**OBJECTIF 1**
Comment traduire en anglais cette phrase de la chronique : « Les amis de toujours, les compagnons d'aventures artistiques, les collaborateurs, tous sont là pour un salut ému à cette grande personnalité de la musique. » ?

Chroniques

par bertrand bolognesi

création de Stanze de Luciano Berio
Christoph Eschenbach dirige l’Orchestre de Paris

Théâtre Mogador, Paris
- 22 janvier 2004
le compositeur italien Luciano Berio
© dr

Luciano Berio nous quitta en mai dernier. L’Orchestre de Paris lui consacre une soirée d’hommage qu’il articule autour de la création de sa commande au compositeur, création déjà programmée l’an passée puis reportée : Stanze, pour baryton, trois chœurs masculins et orchestre. Les amis de toujours, les compagnons d’aventures artistiques, les collaborateurs, tous sont là pour un salut ému à cette grande personnalité de la musique.

En guise d’ouverture, nous entendons Ciaccona de Marc-André Dalbavie, créée à Hambourg il y a presque un an, et donnée ce soir en première audition française. Se référant autant à Bach qu’à Bartók, Murail, Grisey, mais aussi au Messiaen des dernières années avec assez d’évidence, cette pièce, dédiée à Kaija Saariaho, piège une note obstinée en un long crescendo, immédiatement suivi d’attaques répétées, comme interrompues, d’une mélodie fragmentaire s’essayant autour d’elle, et comme ne parvenant jamais à naître. Une sorte de superposition de blocs s’opère assez lentement à travers un caractère volontiers répétitif, commun à ses œuvres les plus récentes. La facture en est fine, conjuguant merveilleusement les timbres, explorant des alliages timbriques subtils, où l’on retrouve la signature de Diadèmes.

En résidence à l’Orchestre de Paris depuis 2000, Dalbavie poursuit les essais tentés encore maladroitement dans Concertate il suono, marquant une recherche nouvelle dans le domaine de la densité de l’écriture orchestrale, plus heureusement réalisés dans Color quelques mois plus tard et, enfin, dans cette Ciaccona. Autant de matière accumulée, de savoir-faire acquis ces derniers temps, qui donneront naissance à l’œuvre qui saura renouer avec l’enthousiasme de Seuils – on le souhaite. Christoph Eschenbach conduit une lecture précise autant que soignée, colorant à peine d’exquises demi-teintes.

**OBJECTIF 2**
Pouvez-vous reproduire à l'identique les entrées enregistrées, depuis leur début jusqu'à la ligne contenant « - Magnification: 1000x », cette ligne comprise, en omettant les images ?

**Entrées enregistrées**
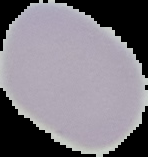
malaria_status: uninfected
image_type: cell region segmented out of the field of view; surrounding area masked to black
image_size: 148×157 pixels
preparation: thin blood smear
State which parasite is depicted.
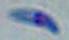
This is Toxoplasma gondii.

Summary:
  - Modality: micrograph
  - Magnification: 1000x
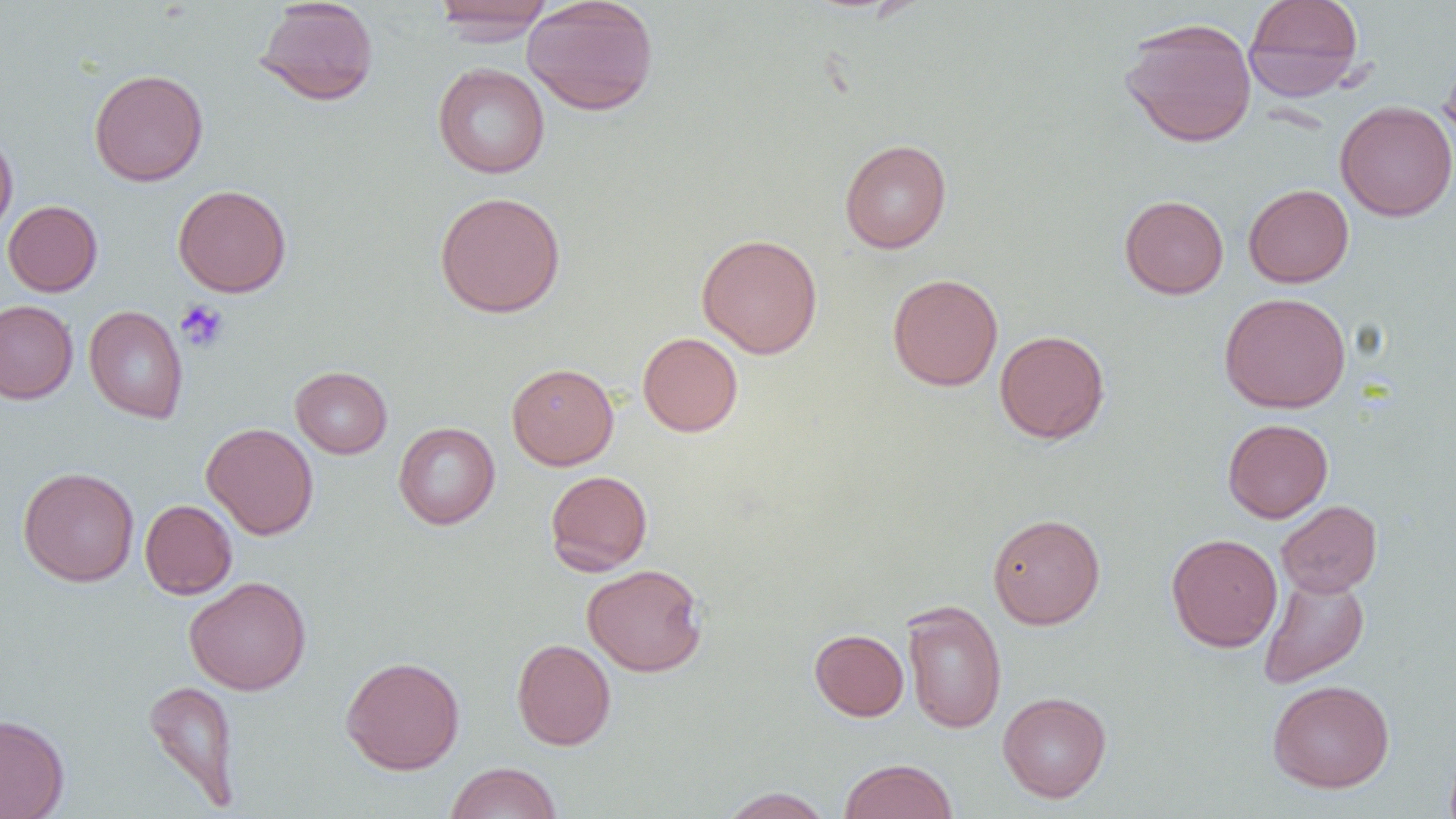

Approximate bounding boxes as (x1, y1, x2, y2) in pixels. Uninfected red blood cell locations: (254, 0, 379, 106), (521, 0, 659, 116), (1243, 0, 1364, 102), (431, 1, 555, 41), (1119, 17, 1257, 148), (1438, 47, 1456, 157), (432, 62, 550, 178), (88, 68, 209, 186), (1335, 101, 1456, 222), (0, 126, 19, 240), (839, 139, 952, 253), (172, 184, 292, 297), (1243, 184, 1355, 287), (434, 191, 566, 318), (1119, 195, 1229, 299), (2, 200, 103, 296), (697, 233, 823, 359), (887, 273, 1003, 391), (1219, 292, 1351, 413), (0, 300, 78, 404), (84, 305, 189, 423), (994, 330, 1110, 444), (637, 332, 743, 437), (506, 362, 619, 469), (290, 366, 392, 459), (1222, 418, 1333, 522), (393, 422, 500, 529), (201, 423, 319, 539), (17, 466, 139, 587), (545, 470, 653, 576), (139, 499, 237, 599), (1275, 500, 1382, 597), (987, 513, 1105, 629), (1166, 533, 1283, 652), (582, 563, 707, 677), (1258, 574, 1369, 688), (184, 576, 312, 695), (901, 600, 1008, 734), (810, 628, 908, 721), (512, 638, 616, 750), (340, 655, 465, 775), (1267, 679, 1395, 793), (143, 680, 241, 811), (997, 691, 1112, 802), (0, 713, 69, 819), (839, 758, 958, 819), (445, 762, 561, 819), (718, 787, 834, 819). Platelet locations: (174, 300, 229, 353). Slide-level diagnosis: negative for blood parasites. Thin blood film. Image is 1456×819 pixels. Light microscopy. 1000x magnification. Single field of view.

**CORRIGÉ 1**
Lifelong friends, companions in artistic adventures, collaborators: all are here for a heartfelt salute to this great figure of music.

**CORRIGÉ 2**
malaria_status: uninfected
image_type: cell region segmented out of the field of view; surrounding area masked to black
image_size: 148×157 pixels
preparation: thin blood smear
State which parasite is depicted.
This is Toxoplasma gondii.

Summary:
  - Modality: micrograph
  - Magnification: 1000x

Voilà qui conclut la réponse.